===== Document extract =====

Friday, February 12, 2010

Countdown: 10 days

10 days to go.

On the 22nd, I check into the hospital and go under the knife at 1 pm. I love my doctor and I love my surgeon, and I know this is absolutely the right medical decision for me. I will come out of this minus one uterus and one cervix, with stitches holding the middle parts of my guts together, and I will no longer feel like I have a pistol cocked at the back of my skull. Two or so days in the hospital, and then home for 6 weeks of not doing much (and doing absolutely nothing for 2 weeks). Mom was very hesitant about agreeing to come since Kristen's radiation treatments will be finished about the same time, so we are making plans to handle this without her. Still no contact from Kristen. I don't expect anything.

I am absolutely humbled by the number of friends who have offered food, visits, support, and even cleaning help! I think we have at least 3 weeks worth of food coming via delivery and takeout and gift certificates. Lyd has been a godsend (as usual). Talking though things with her always helps.

FIL has signed on for pickup duty as much as we need, and possible sleepovers. The stepmonster was predictably awful for the discussion last night ("my surgery was much worse than yours, you'll be up in no time, I don't know why they told you to take 6 weeks off, you don't need that, you don't need antidepressants, you shouldn't blah blah blah...). For the record, she had her ovaries removed. Similar, I guess, but not the same. What a wretched load of crap from her.

===== Data extract =====

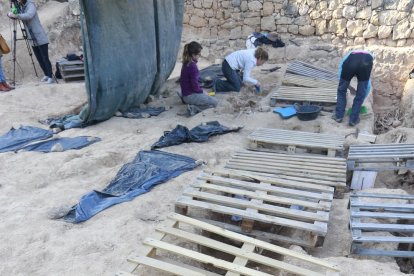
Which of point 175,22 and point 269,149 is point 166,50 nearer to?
point 175,22

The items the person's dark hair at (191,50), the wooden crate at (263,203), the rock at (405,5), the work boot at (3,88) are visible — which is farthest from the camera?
the rock at (405,5)

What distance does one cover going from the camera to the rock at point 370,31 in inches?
333

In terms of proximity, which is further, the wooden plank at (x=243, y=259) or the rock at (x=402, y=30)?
the rock at (x=402, y=30)

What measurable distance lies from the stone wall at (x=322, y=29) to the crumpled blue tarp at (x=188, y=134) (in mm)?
3949

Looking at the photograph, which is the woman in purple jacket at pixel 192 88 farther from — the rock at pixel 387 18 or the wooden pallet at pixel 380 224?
the rock at pixel 387 18

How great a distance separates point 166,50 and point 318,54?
12.7 ft

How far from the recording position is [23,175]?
14.9 ft

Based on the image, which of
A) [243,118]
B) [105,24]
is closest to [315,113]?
[243,118]

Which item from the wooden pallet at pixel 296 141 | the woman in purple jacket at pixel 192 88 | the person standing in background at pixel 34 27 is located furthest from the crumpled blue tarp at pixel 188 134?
the person standing in background at pixel 34 27

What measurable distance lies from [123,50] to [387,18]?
5.78 m

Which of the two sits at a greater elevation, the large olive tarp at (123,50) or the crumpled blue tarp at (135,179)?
the large olive tarp at (123,50)

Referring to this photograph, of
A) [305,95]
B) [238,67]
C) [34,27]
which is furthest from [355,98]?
[34,27]

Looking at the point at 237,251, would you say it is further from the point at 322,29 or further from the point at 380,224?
the point at 322,29

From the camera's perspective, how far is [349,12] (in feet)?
28.3
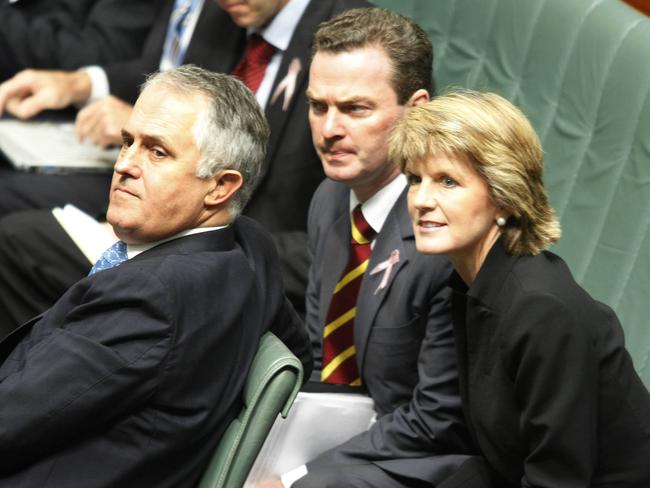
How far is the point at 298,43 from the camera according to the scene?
3.10m

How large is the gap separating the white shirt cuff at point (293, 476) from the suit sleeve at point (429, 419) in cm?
2

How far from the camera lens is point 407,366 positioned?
7.91 ft

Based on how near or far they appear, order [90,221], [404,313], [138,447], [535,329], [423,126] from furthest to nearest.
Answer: [90,221], [404,313], [423,126], [535,329], [138,447]

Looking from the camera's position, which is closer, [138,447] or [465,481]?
[138,447]

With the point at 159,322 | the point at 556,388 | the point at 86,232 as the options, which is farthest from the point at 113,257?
the point at 86,232

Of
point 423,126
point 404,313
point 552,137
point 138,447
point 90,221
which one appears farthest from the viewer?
point 90,221

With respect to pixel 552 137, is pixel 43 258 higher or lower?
lower

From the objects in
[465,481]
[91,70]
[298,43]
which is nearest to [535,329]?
[465,481]

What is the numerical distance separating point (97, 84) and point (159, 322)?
2223mm

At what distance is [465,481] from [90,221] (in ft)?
4.25

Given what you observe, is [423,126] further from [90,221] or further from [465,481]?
[90,221]

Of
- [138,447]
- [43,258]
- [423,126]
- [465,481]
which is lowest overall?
[43,258]

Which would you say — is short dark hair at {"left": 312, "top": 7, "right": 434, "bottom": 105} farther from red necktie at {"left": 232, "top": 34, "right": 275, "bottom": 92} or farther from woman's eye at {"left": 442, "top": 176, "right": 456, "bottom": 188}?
red necktie at {"left": 232, "top": 34, "right": 275, "bottom": 92}

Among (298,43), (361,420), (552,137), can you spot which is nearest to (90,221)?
(298,43)
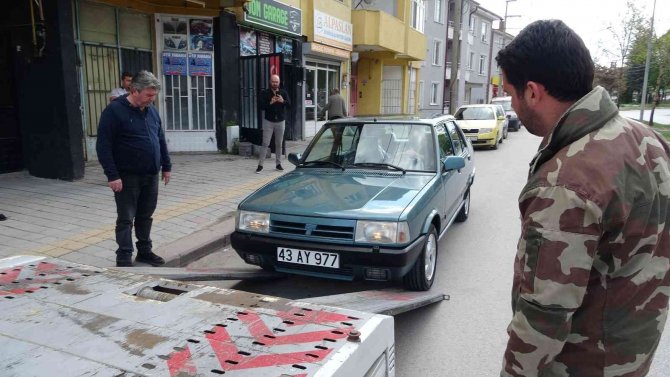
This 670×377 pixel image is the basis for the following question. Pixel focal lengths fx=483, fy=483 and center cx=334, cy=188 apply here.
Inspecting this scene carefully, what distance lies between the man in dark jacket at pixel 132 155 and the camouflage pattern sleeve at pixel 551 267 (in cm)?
392

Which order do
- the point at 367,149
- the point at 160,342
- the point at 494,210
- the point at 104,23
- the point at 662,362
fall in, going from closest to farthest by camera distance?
the point at 160,342, the point at 662,362, the point at 367,149, the point at 494,210, the point at 104,23

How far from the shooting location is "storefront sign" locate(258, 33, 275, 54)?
43.0 ft

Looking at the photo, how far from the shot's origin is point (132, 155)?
14.7 ft

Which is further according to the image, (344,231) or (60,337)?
(344,231)

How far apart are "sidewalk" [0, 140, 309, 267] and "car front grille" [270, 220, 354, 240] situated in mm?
1607

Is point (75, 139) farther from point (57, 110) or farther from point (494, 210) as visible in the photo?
point (494, 210)

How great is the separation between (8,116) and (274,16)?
7.02 meters

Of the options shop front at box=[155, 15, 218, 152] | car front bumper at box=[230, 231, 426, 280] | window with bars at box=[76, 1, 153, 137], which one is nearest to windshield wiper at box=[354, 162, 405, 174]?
car front bumper at box=[230, 231, 426, 280]

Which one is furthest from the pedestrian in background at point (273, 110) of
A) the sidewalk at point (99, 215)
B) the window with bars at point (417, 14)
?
the window with bars at point (417, 14)

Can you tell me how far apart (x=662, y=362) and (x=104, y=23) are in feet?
33.9

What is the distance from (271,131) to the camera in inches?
380

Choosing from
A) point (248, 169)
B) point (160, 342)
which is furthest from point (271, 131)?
point (160, 342)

=====

◆ Work required:
Answer these questions from the countdown post.
1. At what time on the 22nd is the surgery set to begin?
2. At least how many weeks' worth of food is coming via delivery, takeout, and gift certificates?
3. What duty has FIL signed on for?

◆ Response to this exercise:
1. 1 pm
2. 3 weeks
3. Pickup duty, as much as needed (and possible sleepovers)